BEGIN EXTRACTED MATERIAL

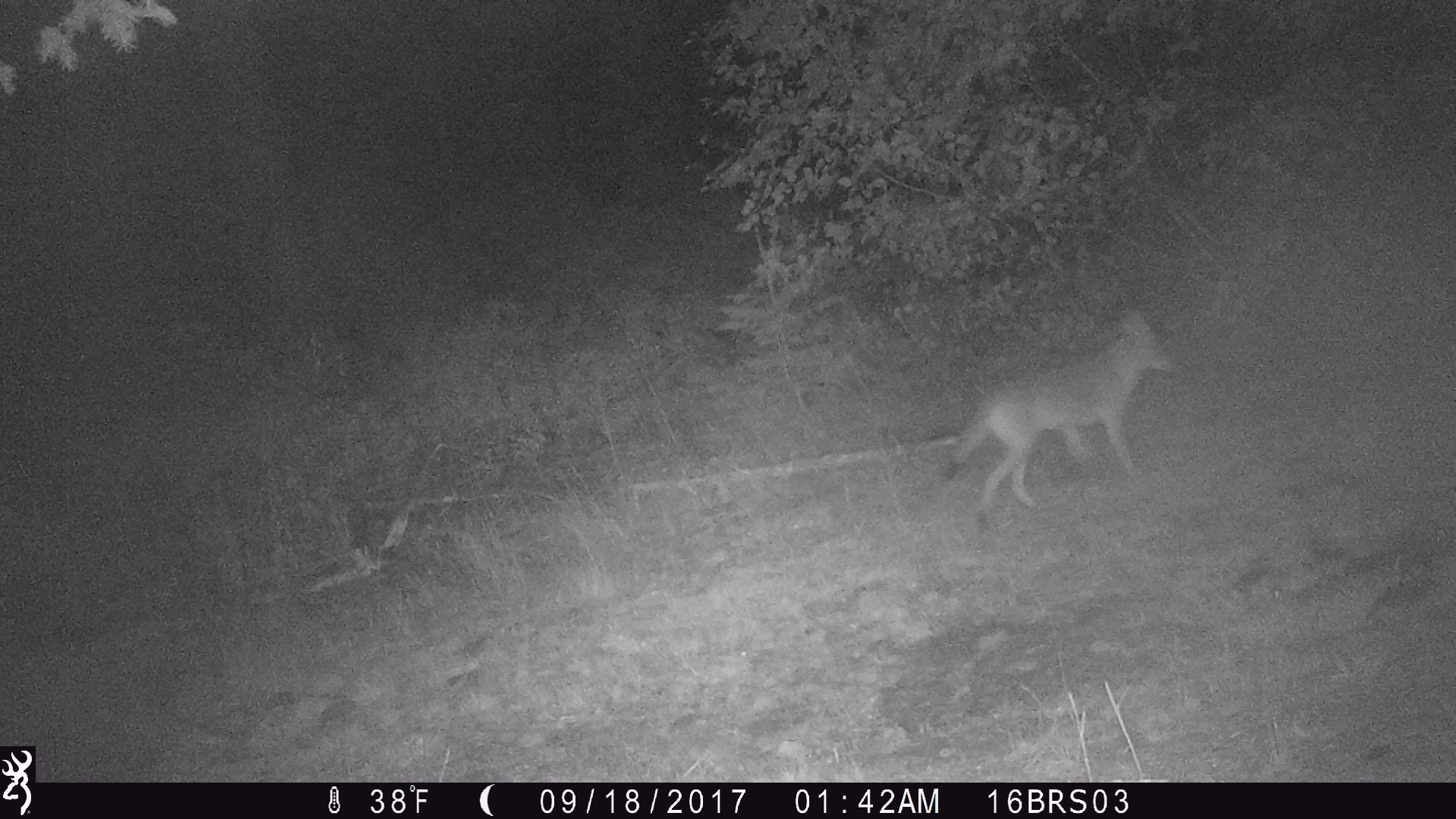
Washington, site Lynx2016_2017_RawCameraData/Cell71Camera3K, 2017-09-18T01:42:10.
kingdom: Animalia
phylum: Chordata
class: Mammalia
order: Carnivora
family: Canidae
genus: Canis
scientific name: Canis latrans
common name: coyote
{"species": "Canis latrans (coyote)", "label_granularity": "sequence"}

END EXTRACTED MATERIAL

> **WORK TO COMPLETE**
Find "order: Carnivora" in the records. Copy its line and every line after it, exactly, through the last one.

> **ANSWER TO THE EXERCISE**
order: Carnivora
family: Canidae
genus: Canis
scientific name: Canis latrans
common name: coyote
{"species": "Canis latrans (coyote)", "label_granularity": "sequence"}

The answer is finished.